Just like Janetty previously stated, it's a not advisable to do this in vehicle especially if you're going through on a DOD delete setup as well as a cam. There's too many moving parts and too much to try and do with the vehicle body interfering amongst it all. At the end of all this you're going to need to reseal the oil pan gasket and the timing chain cover as well and it's SUPER difficult trying to work with all that as there is oil dripping down. Additionally there is an integrated sensor into the front cover which is difficult to work with because of the slack that it allows or lack thereof should I really say.

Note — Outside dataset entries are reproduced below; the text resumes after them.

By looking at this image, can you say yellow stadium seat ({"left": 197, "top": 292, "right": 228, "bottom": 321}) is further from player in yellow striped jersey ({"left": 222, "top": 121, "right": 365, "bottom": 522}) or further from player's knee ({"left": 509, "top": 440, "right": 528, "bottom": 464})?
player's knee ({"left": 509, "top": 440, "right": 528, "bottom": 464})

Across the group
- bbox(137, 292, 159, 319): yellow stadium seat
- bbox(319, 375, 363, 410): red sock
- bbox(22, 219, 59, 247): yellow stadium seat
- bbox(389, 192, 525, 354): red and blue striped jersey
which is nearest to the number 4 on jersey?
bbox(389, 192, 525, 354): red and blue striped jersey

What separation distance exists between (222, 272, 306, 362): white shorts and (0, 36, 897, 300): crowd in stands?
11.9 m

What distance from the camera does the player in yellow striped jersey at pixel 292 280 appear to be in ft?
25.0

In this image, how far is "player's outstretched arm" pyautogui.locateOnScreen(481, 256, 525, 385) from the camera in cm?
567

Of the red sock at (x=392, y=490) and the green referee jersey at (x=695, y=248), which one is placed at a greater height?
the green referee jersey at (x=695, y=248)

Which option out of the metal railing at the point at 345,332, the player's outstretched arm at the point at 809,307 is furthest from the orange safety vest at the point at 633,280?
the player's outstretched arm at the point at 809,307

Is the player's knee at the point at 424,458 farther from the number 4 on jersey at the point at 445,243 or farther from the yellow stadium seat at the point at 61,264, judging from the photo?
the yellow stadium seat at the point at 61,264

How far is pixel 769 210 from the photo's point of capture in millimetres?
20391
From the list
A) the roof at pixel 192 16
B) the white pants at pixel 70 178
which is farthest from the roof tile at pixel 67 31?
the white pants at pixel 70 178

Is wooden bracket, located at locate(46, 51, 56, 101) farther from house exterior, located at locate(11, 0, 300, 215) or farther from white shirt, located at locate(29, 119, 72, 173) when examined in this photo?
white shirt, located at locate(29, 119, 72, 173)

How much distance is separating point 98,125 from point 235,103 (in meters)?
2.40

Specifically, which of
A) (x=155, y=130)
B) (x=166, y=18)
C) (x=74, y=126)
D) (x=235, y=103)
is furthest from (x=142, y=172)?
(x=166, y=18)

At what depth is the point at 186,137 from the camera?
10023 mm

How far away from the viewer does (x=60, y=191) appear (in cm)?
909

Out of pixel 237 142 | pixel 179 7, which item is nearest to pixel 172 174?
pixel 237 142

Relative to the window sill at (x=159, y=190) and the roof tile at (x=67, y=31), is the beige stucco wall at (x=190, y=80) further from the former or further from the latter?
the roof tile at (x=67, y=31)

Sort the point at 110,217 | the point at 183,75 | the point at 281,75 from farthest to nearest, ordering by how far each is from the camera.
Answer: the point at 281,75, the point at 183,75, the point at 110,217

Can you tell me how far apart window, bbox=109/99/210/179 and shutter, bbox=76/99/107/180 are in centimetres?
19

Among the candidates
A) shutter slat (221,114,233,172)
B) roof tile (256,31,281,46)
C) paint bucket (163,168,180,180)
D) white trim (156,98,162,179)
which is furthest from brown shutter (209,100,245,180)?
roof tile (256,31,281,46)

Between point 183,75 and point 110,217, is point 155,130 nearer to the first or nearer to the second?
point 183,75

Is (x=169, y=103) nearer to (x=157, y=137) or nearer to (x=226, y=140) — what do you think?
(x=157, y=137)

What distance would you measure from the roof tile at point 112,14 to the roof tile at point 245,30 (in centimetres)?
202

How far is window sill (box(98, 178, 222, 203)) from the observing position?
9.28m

All main gaskets, is what I would recommend, cam bolt, DOD delete kit, lifters of your choosing, cam of your choosing (I stuck with an LT1 cam stock profile with an oversized fuel lobe), a Katech oil pump, and an LME billet solid tensioner. As the stock tensioners are a contributor to oil pump failure.

As for RTV, I either recommend you use GM's super tacky RTV or Hondabond, which is super tacky as well and works amazing in forming a very durable, solid RTV barrier when applied correctly on surfaces.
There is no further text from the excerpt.